Endpoint security in 2024 has advanced significantly from its “antivirus” days, when a tool had a signature of known malicious code and sounded the alarm upon detecting it.
Like stand-up comedians and retired athletes, today’s endpoint-security platforms are looking to do more acting.
Added endpoint security features like “detection and response” watch for suspicious behaviors (why is that Word doc running a script?) and initiate remediation (stop that script!).
As Chris Silva, VP and analyst at market intelligence firm Gartner, puts it: We’ve moved from passive tools to active passive tools.
“Tools that are going to look for behaviors and patterns, and as soon as something looks like it is moving in a direction that doesn’t make sense, some action can be taken,” Silva told IT Brew.
What’s EPP, doc?
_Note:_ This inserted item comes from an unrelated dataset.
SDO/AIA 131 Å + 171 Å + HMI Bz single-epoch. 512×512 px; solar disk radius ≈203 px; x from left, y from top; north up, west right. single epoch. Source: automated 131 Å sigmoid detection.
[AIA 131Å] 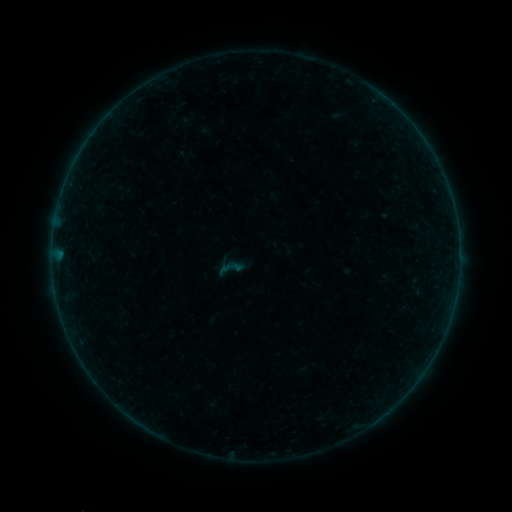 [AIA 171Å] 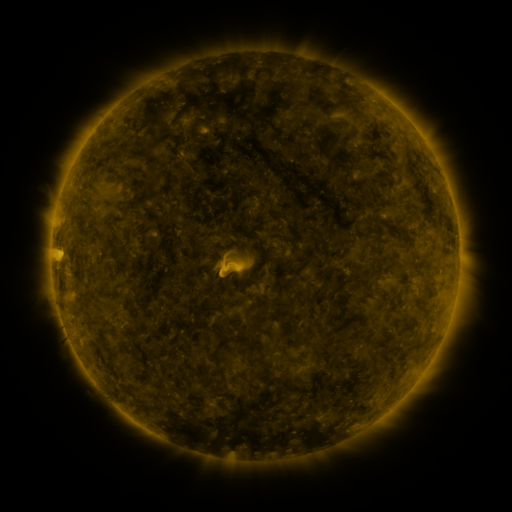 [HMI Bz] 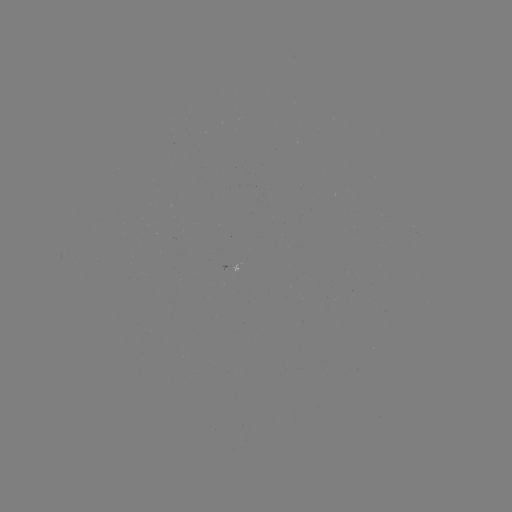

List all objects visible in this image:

The National Institute of Technologies and Standards defines an “endpoint protection platform” (EPP) as “safeguards implemented through software to protect end-user machines such as workstations and laptops against attack.” NIST’s examples:
- Anti-malware: Software that scans for known signatures of malicious code.
- Personal firewalls: Tools restricting ports and services on a device.
- Host-based intrusion detection and prevention systems: An “application that monitors the characteristics of a single host,” detecting and stopping suspicious actions.
“What has changed has been the fact that we no longer see some of the biggest threats, things like ransomware, tying back to just a bad application,” Silva said. (IBM’s 2024 report, for example, found that stolen credentials led to 16% of its studied breaches.)